[Captioned web image data]
☆ ☆ ☆ ☆ ☆ ☆ ☆

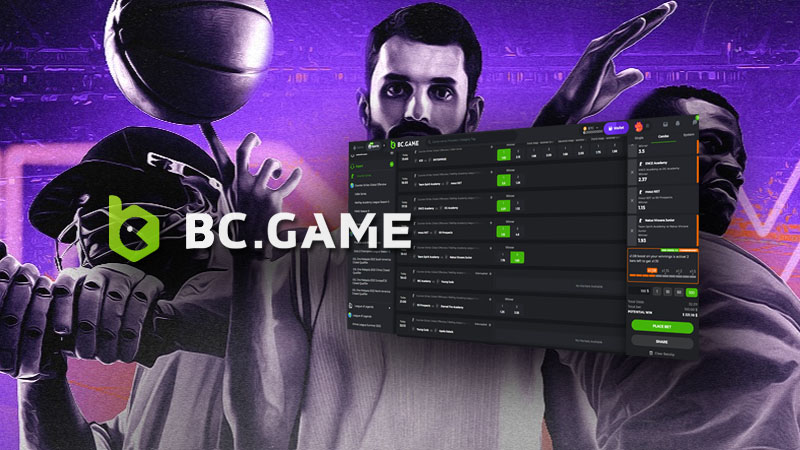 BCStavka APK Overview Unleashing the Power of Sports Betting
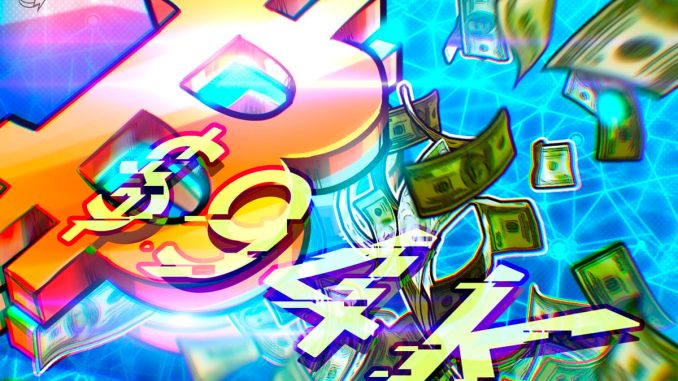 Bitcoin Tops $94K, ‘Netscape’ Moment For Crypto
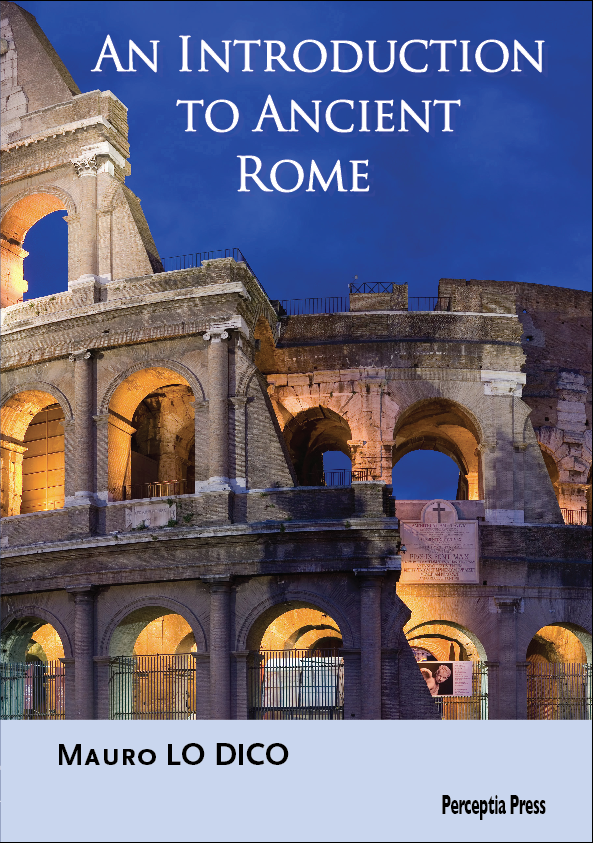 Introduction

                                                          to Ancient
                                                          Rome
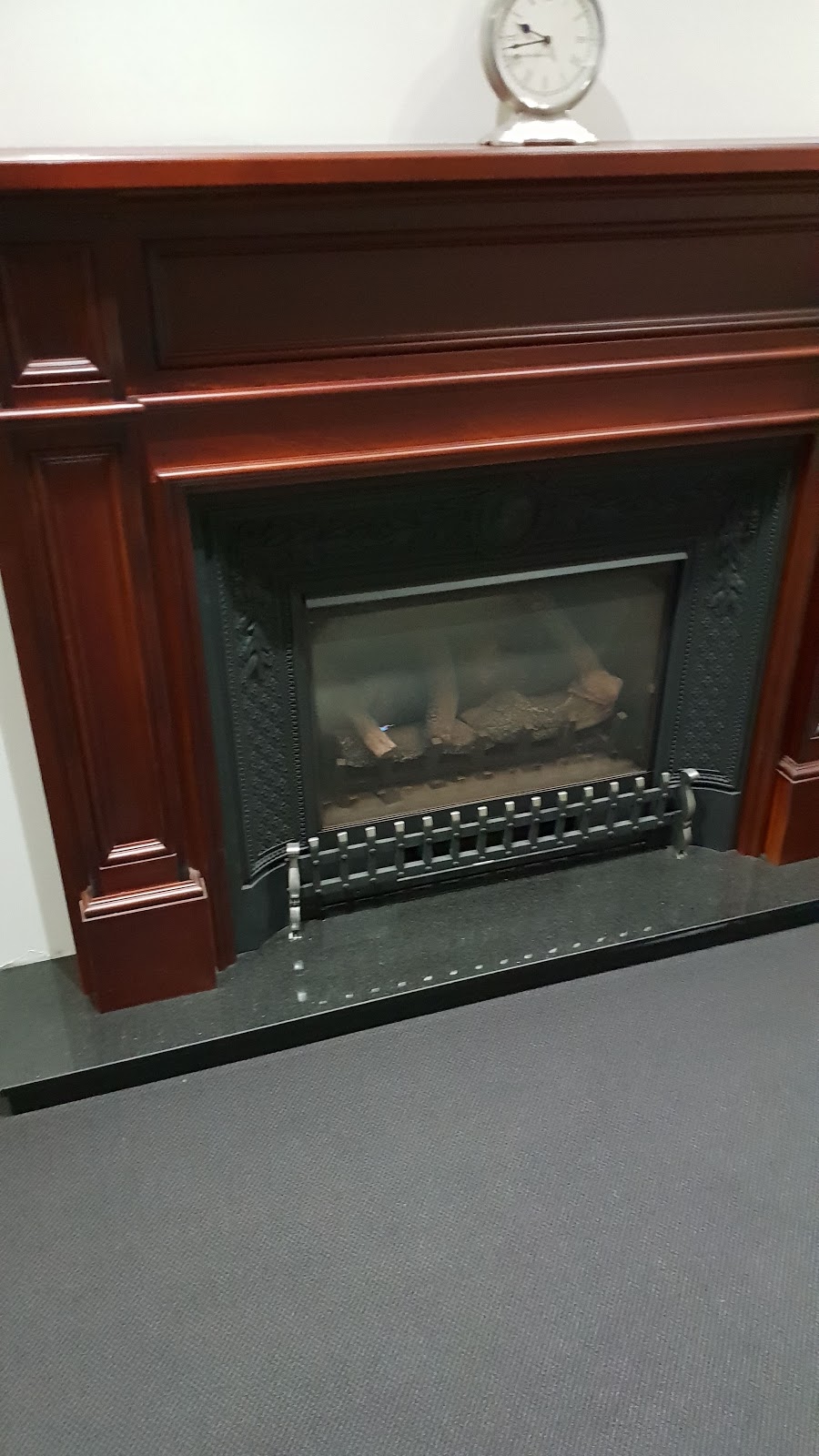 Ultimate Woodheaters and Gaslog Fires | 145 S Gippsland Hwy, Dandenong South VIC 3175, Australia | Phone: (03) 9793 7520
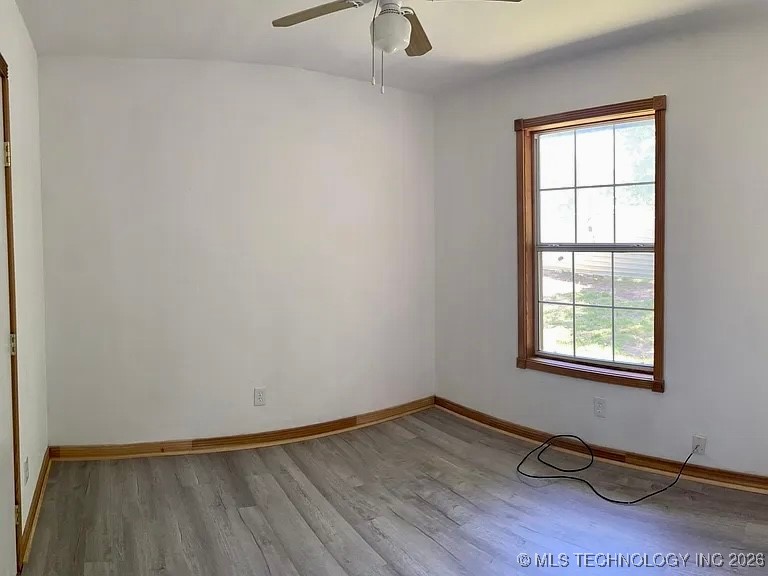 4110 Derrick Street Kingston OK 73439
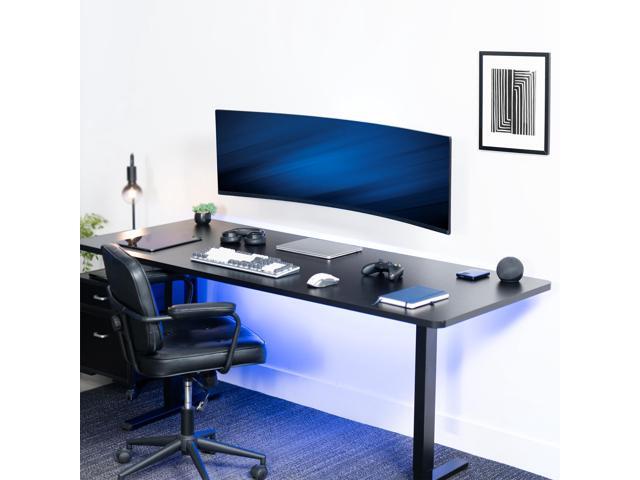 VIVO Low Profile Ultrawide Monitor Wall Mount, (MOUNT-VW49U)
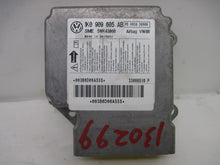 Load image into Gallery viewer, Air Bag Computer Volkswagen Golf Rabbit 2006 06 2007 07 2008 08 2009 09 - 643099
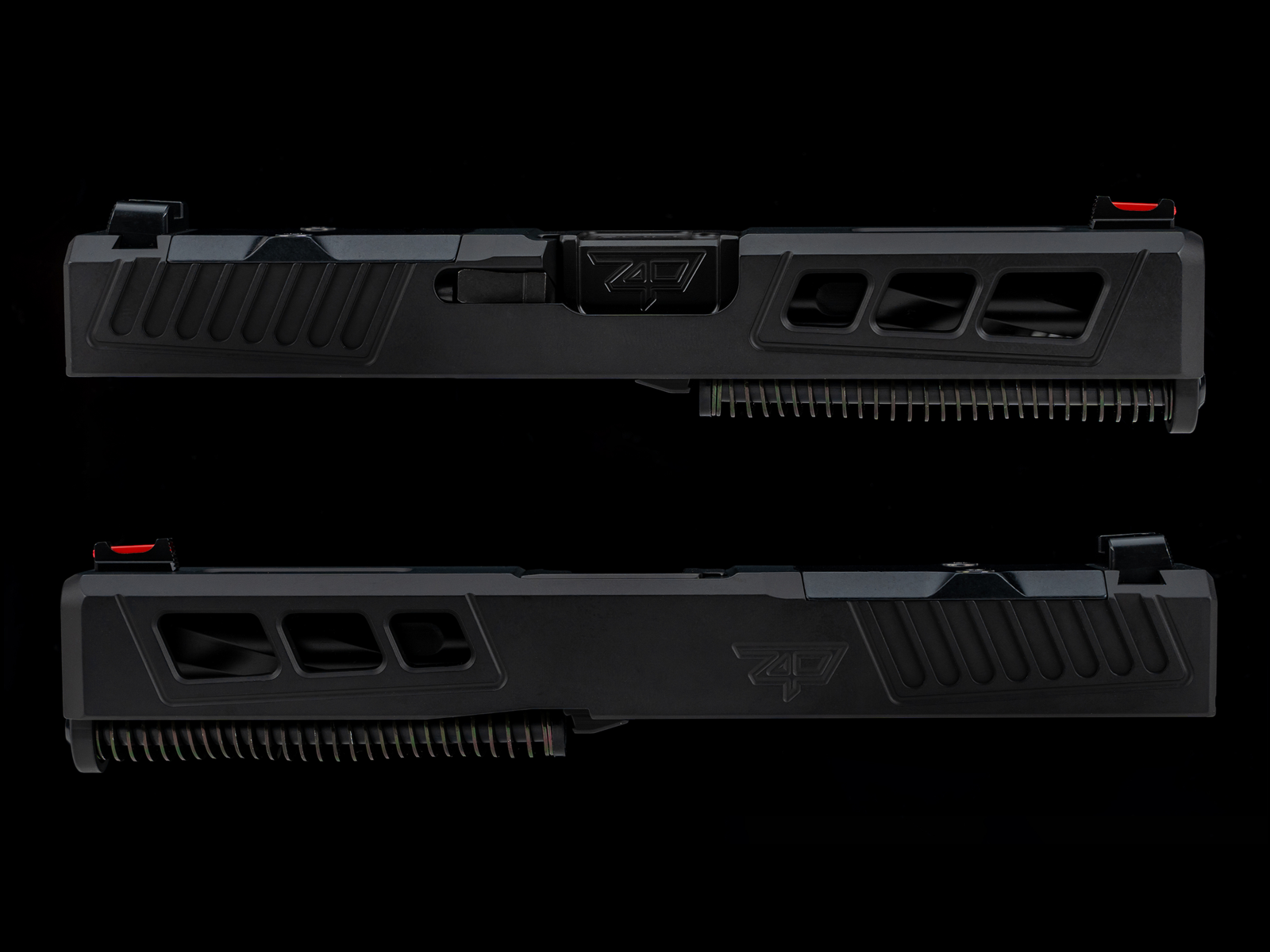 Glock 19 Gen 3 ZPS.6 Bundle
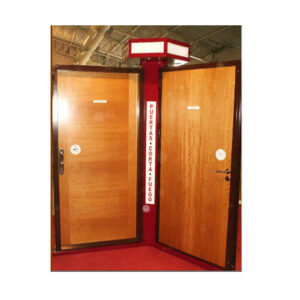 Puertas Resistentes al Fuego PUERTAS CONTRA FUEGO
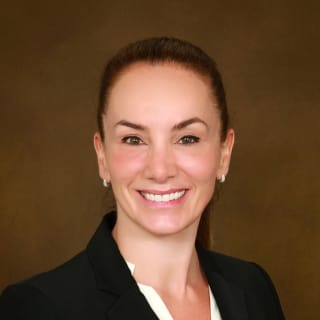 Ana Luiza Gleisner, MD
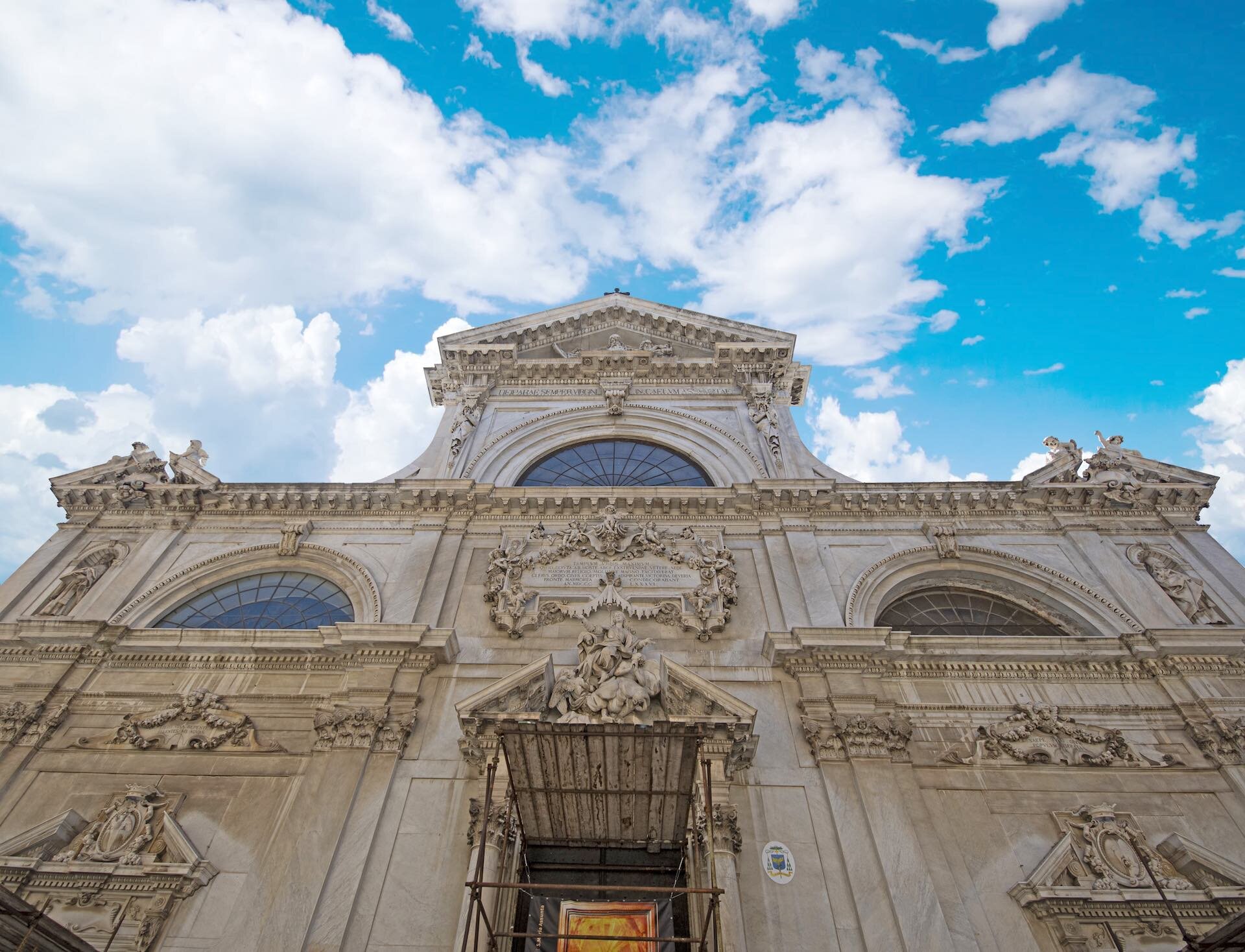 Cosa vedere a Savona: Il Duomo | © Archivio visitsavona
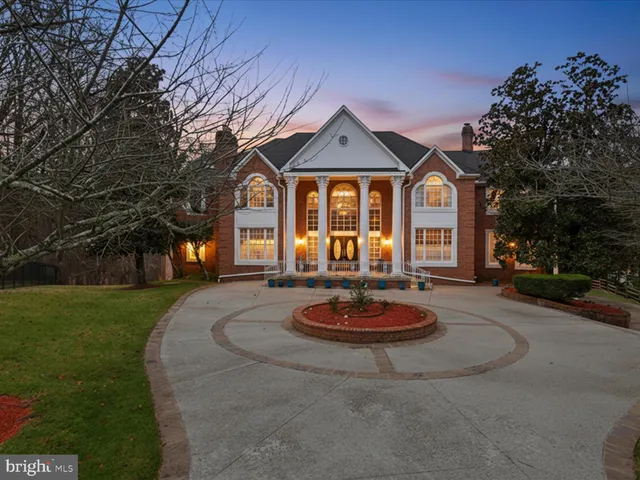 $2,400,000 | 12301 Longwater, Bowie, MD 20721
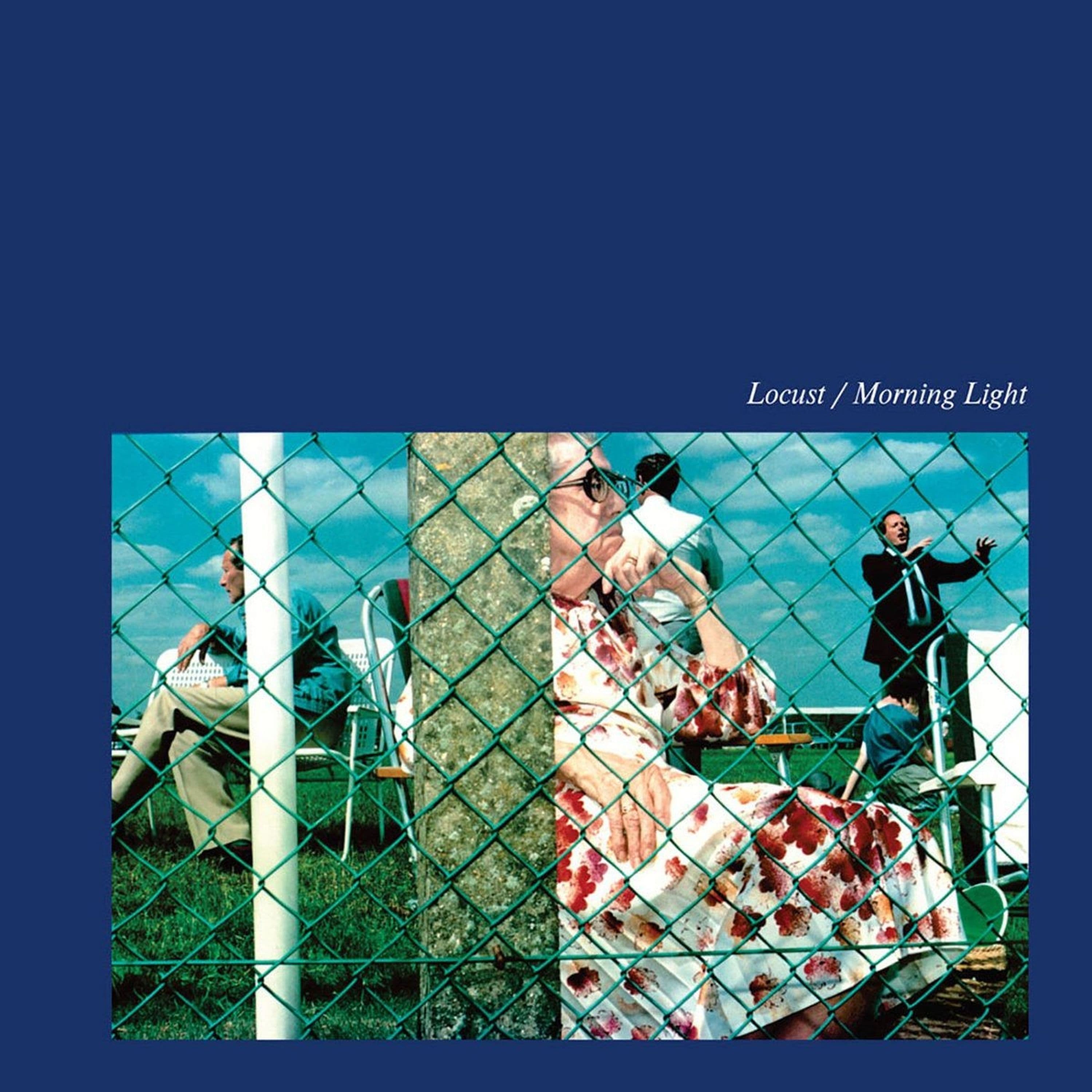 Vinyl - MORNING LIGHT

☆ ☆ ☆ ☆ ☆ ☆ ☆

Task item –
An acceptable answer holds exactly the lines from the one with "Bitcoin Tops $94K, ‘Netscape’" through the end of the entries above, both ends kept, and no pictures at all.

Answer section –
 Bitcoin Tops $94K, ‘Netscape’ Moment For Crypto
 Introduction

                                                          to Ancient
                                                          Rome
 Ultimate Woodheaters and Gaslog Fires | 145 S Gippsland Hwy, Dandenong South VIC 3175, Australia | Phone: (03) 9793 7520
 4110 Derrick Street Kingston OK 73439
 VIVO Low Profile Ultrawide Monitor Wall Mount, (MOUNT-VW49U)
 Load image into Gallery viewer, Air Bag Computer Volkswagen Golf Rabbit 2006 06 2007 07 2008 08 2009 09 - 643099
 Glock 19 Gen 3 ZPS.6 Bundle
 Puertas Resistentes al Fuego PUERTAS CONTRA FUEGO
 Ana Luiza Gleisner, MD
 Cosa vedere a Savona: Il Duomo | © Archivio visitsavona
 $2,400,000 | 12301 Longwater, Bowie, MD 20721
 Vinyl - MORNING LIGHT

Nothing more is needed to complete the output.